BCE (TSX:BCE)(NYSE:BCE) is a leader in the Canadian communications industry. The company has been around for more than 140 years and continues to evolve with the advancements of technology. What hasn’t changed is BCE’s great dividend, which investors have relied on for decades.
BCE is now a very large company with a market capitalization of nearly $60 billion. This gives BCE the financial clout to make the investments needed to maintain its leadership position in the industry and protect its wide competitive moat. BCE is expanding its fibre-to-the-premises initiative, connecting homes and businesses directly to fibre optic networks. BCE also just spent $2 billion on new spectrum required to build out its 5G network.
BCE can take advantage of its large customer base of millions of mobile, TV, and internet subscribers to add new services such as security and remote monitoring. As technology advances, new revenue sources, such as movie streaming, also emerge. In addition, BCE’s media business contributes valuable content that can be distributed across multiple platforms.
The company generates strong free cash flow to support the dividend, and investors shouldn’t have to worry about the safety and reliability of the payouts. The stock currently provides a 5.4% dividend yield.
TD (TSX:TD)(NYSE:TD) is Canada’s second-largest bank with a market capitalization of $150 billion. The business is well known for its Canadian retail banking operations, but TD also has a large presence in the United States that was built through a series of acquisitions that started around 2005.
The American business now has the scale that TD needs to compete with the large U.S. banks and is a strong brand from Maine right down the east coast to Florida.
TD continues to generate robust profits, even in these challenging times. The company is sitting on a war chest of excess capital, and investors should get a nice dividend increase as soon as the government lets the banks restart distribution hikes. TD might also use the cash hoard to make a strategic acquisition to drive future growth.

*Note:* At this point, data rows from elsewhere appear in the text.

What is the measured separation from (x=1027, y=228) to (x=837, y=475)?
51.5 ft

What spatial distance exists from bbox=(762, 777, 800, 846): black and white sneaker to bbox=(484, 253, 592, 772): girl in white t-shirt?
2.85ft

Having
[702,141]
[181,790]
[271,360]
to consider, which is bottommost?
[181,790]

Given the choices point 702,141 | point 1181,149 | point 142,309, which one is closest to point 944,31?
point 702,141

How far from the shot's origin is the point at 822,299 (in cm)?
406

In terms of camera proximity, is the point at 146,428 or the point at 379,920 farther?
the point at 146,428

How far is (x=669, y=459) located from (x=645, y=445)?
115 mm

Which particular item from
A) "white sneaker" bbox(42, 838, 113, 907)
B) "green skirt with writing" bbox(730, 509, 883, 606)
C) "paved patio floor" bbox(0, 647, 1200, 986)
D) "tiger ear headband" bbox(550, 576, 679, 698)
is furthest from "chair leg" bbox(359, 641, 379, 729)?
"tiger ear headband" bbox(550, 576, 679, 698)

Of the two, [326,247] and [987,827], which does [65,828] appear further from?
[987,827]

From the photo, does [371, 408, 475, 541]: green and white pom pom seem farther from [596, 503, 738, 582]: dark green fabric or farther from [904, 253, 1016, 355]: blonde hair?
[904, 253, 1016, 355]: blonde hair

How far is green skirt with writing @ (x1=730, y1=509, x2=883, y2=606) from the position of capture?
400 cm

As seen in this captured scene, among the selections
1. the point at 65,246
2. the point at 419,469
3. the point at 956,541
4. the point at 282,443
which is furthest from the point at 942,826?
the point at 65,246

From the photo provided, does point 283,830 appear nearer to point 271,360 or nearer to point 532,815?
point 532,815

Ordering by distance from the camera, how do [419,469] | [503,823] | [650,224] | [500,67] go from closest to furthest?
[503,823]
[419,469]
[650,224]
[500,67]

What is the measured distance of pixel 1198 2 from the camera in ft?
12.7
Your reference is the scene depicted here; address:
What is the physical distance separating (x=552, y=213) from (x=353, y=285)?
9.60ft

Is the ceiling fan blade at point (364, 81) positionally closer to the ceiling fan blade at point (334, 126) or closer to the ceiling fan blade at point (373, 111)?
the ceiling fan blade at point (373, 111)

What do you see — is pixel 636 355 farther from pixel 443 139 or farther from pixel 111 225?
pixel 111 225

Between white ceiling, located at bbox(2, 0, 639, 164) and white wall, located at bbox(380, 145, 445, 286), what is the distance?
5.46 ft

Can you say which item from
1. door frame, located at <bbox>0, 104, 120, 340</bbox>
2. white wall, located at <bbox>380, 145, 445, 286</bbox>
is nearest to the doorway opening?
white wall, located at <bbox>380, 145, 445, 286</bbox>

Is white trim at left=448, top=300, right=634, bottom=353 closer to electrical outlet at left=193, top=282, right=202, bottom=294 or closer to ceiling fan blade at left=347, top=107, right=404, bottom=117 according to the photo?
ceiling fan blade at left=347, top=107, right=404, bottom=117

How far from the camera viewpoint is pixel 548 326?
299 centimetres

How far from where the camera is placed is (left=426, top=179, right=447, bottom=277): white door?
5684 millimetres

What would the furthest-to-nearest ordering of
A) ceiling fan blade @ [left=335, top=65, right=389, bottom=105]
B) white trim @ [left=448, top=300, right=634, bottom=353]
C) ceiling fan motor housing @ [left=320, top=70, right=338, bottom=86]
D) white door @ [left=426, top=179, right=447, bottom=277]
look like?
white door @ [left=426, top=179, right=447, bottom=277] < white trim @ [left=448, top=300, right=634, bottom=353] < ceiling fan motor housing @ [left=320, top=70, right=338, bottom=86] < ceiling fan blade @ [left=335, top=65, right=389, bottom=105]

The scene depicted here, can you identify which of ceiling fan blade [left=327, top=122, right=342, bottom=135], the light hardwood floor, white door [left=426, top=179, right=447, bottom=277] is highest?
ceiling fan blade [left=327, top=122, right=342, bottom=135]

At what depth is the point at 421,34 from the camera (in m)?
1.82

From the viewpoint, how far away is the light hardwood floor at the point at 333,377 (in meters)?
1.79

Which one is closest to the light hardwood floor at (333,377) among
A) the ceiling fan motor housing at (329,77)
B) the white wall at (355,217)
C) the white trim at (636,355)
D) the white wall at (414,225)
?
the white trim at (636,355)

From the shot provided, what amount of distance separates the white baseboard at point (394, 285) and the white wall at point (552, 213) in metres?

The stock is off the 2021 high, giving investors a chance to by TD on a bit of a dip. At the time of writing, the stock provides a yield of 3.8%.
The bottom line
BCE and TD have been around for a long time, and patient investors have built up significant wealth by owning these stocks and using the dividends to buy new shares. If you are searching for anchor dividend stocks to start a diversified RRSP portfolio, TD and BCE deserve to be on your radar.